Exact steps for others to reproduce the error

Open:

Or follow the steps:

  1. Create a text object and name it "Text"
  2. Load either ttf or otf version of either Segoe UI Historic or Google Noto Sans Old Turkic
  3. Run the following code
import bpy
bpy.data.objects["Text"].data.body = u'\U00010c45'
  1. The result is a box instead of the desired ? character

Expected result (obtained on Linux):

Developer Notes
The code assumes wchar_t is 32 bit, which is not the case on Windows. See comments for more investigation details.

Revisions and Commits

rB Blender
D6198

Event Timeline

Mehmet Oguz Derin (mehmetoguzderin) created this task.Nov 1 2019, 7:44 PM
Mehmet Oguz Derin (mehmetoguzderin) updated the task description.
Mehmet Oguz Derin (mehmetoguzderin) updated the task description.
Mehmet Oguz Derin (mehmetoguzderin) updated the task description.
Germano Cavalcante (mano-wii) added subscribers: Bastien Montagne (mont29), Germano Cavalcante (mano-wii).Nov 4 2019, 7:50 PM

Analyzing the code I realize that, at least in windows, the supported character encoding is utf-16.
u'\U00010c45' is from a 32-bit hex value that is only supported by utf-32.
A possible solution would be to change the value of the built-in type wchar_t to 4-byte.

If I'm not mistaken this is the size of wchar_t in linux.

I think this is a known limitation.
@Bastien Montagne (mont29), what do you think?
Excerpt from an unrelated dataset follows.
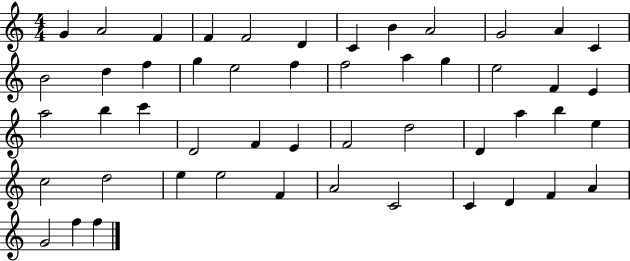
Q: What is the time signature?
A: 4/4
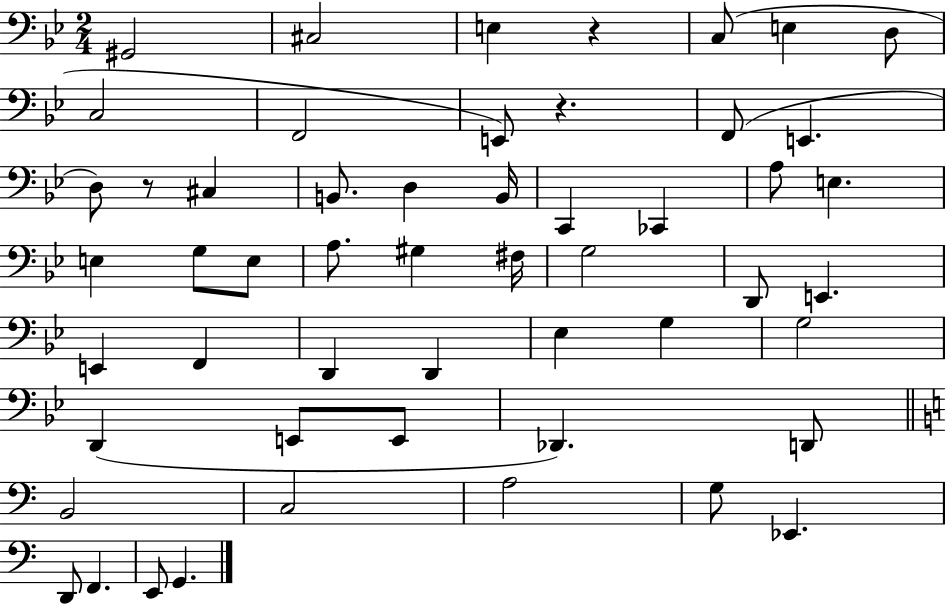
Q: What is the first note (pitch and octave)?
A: G#2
Ray Molenkamp (LazyDodo) added a subscriber: Ray Molenkamp (LazyDodo).Nov 4 2019, 8:02 PM

sizeof(wchar_t) is implementation dependent and cannot be changed for some implementations, C11 added char16_t and char32_t types for if you have size requirements.

Ray Molenkamp (LazyDodo) added a comment.Nov 5 2019, 8:33 PM

Yeahhh this is a mess....

Debugged a little into this, the input to vfont_to_curve is correctly UTF8, however, it then feeds this to BLI_strncpy_wchar_from_utf8 which internally assumes wchar_t is 32 bits which is decisively not the case on windows (16 bits there, cannot be changed. specs say implementation is free to do whatever with wchar_t) so the upper 16 bits get lost and you and up with the wrong codepoint.
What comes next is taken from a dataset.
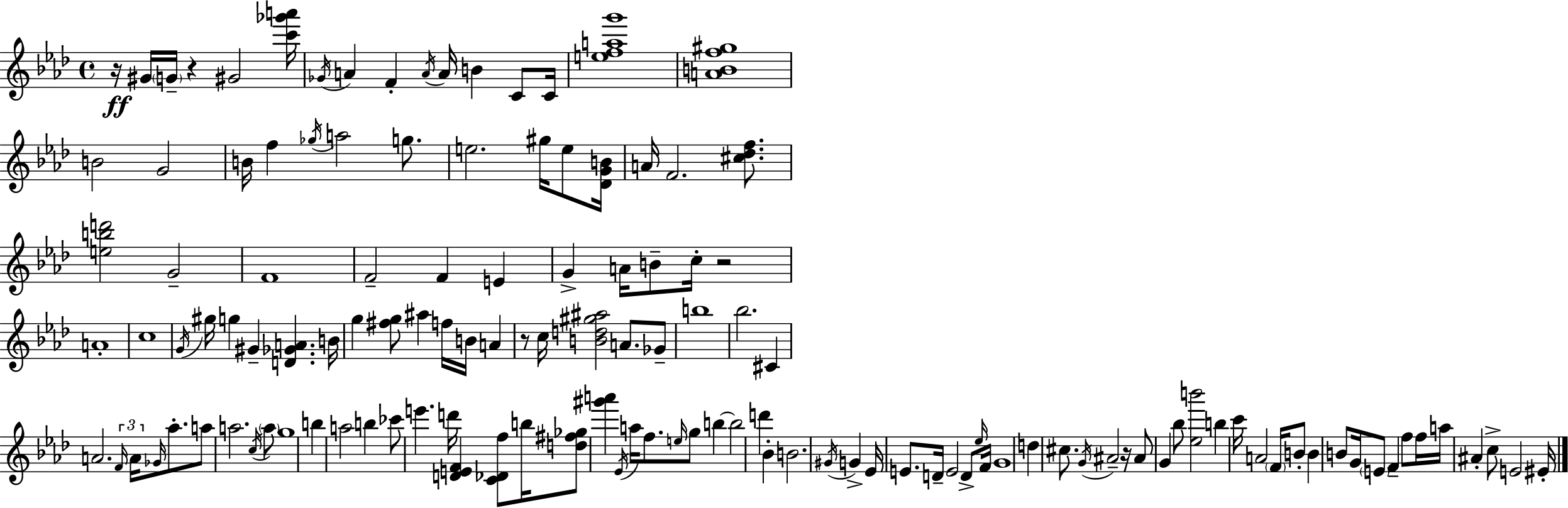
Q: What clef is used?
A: treble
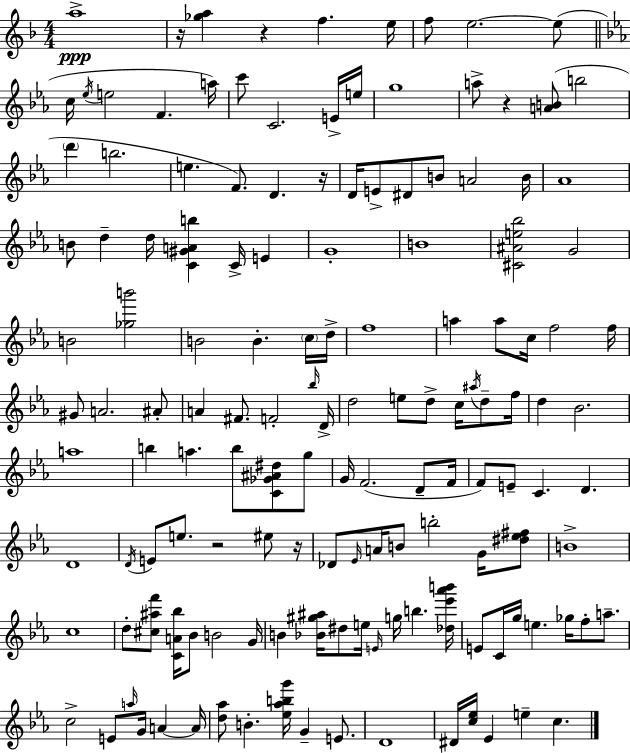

Only way to fix this is to replace the parts of the codebase where the assumption is made that wchar_t is 32 bit to use uint32_t instead (I really would have preferred char32_t but msvc does not support this type in c mode)

Dalai Felinto (dfelinto) added a subscriber: Dalai Felinto (dfelinto).Nov 5 2019, 10:20 PM

Here (Ubuntu Linux, official Blender 2.80) it works fine:

Ray Molenkamp (LazyDodo) added a comment.Nov 5 2019, 10:23 PM

wchar_t is 32 bit on gcc, so yeah you wouldn't see the issue there.

Dalai Felinto (dfelinto) renamed this task from Unicode Block Not Working to Unicode Block Not Working on Windows.Nov 5 2019, 10:31 PM
Dalai Felinto (dfelinto) lowered the priority of this task from 90 to 50.
Dalai Felinto (dfelinto) updated the task description.
Dalai Felinto (dfelinto) added a project: Modeling.
Germano Cavalcante (mano-wii) changed the task status from Unknown Status to Resolved by committing rB177dfc6384b9: Fix T71273: Bad encoding of utf-8 for Text objects.Nov 22 2019, 4:28 PM
Germano Cavalcante (mano-wii) claimed this task.
Germano Cavalcante (mano-wii) added a commit: rB177dfc6384b9: Fix T71273: Bad encoding of utf-8 for Text objects.
Milan Jaros (jar091) added a subscriber: Milan Jaros (jar091).Feb 17 2020, 4:56 PM

I have problem with building of this patch on Linux (CentOS) with GCC/4.9 or GCC/7.1 with blender_lite.cmake. I have got the error message: "uchar.h: No such file or directory" in BLI_sys_types.h and in wcwidth.h. After fix it I have got the next error message: "unknown type name size_t" in wcwidth.h and wcwidth.c. After changes on my site in BLI_sys_types.h (uchar.h -> add typedef like for macos), wcwidth.h (size_t -> unsigned long long int) and wcwidth.c (size_t -> unsigned long long int) it works fine.